Sarbane-Oxley act has got several benefits. First, it ensures disclosure of relevant information to shareholders. The primary role of this act was to protect shareholders from unscrupulous directors (Dowdel, 2014). For example, Enron's CEO Jeffrey Skilling hid the losses of the company from its shareholders. Notably, Enron was at the time, one of the biggest businesses in the world. The shareholders were successfully deceived which led to the collapse of the company. As such, the act makes it compulsory for businesses to disclose all information to shareholders which boost their confidence on such investments.

Additionally, it gives importance to the need for internal audit and controls. Management of companies is required to test internal controls at least quarterly.According to Arpings (2010), internal checks and controls ensure that all operations are done in a transparent manner in a firm. In the case of Enron Company, multiple underhand activities led to its collapse. This is perhaps the most expensive clause to comply but in the long run, the benefits override the costs.

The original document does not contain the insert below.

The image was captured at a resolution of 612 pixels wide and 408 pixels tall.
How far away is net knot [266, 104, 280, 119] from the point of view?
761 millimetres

It has increased the involvement of the audit committee. Previously, the posts of the board of directors were viewed by many as ceremonial. The act, however, has made it mandatory for the board members to ensure that all accounting activities are above board personally. This is because there is increased legal liability in case of any underhand dealings. For example, Yankee Candles had to change the composition of its board members to accommodate a financial expert. The board of directors in Yankee Candles is now able to conduct internal auditing for the company.

It has also led to exploit the convergence of opportunities. Dubois (2011) notes that while some directors are struggling to comply with this act, others like RSA Securities have readily welcomed it and used it as a competitive edge against competitors and to enhance efficiencies. According to RSA Securities vice president, John Parsons, they realized that single sets of controls could enable the company to comply with several acts of parliament. For example, they have a single log- where some employees have read only' rights while others can edit the information and others cannot even access the information.

In conclusion, despite criticism from various quotas, the Sabarne-Oxley law has helped in stabilizing companies in the USA. Companies like WorldCom and Enron would still be thriving if the law was in existence those days. It has boosted the confidence of shareholders, increased the importance of internal controls, improved the involvement of auditing committees, and enabled companies to exploit the convergence of opportunities.

References

Arping, S., & Sautner, Z. (2010). Did the Sarbanes-Oxley Act of 2002 make firms less opaque. Evidence from analyst earnings forecasts.

Dubois, M., Dumontier, P., & Fresard, L. (2011). The real effects of global financial reforms: What do we learn from a MAD regulation?. Working Paper.

Herda, D. N., Notbohm, M. A., & Dowdell, T. D. (2014). The effect of external audits of internal control over financial reporting on financial reporting for clients of Big 4, Second-tier, and small audit firms. Research in Accounting Regulation, 26(1), 98-103.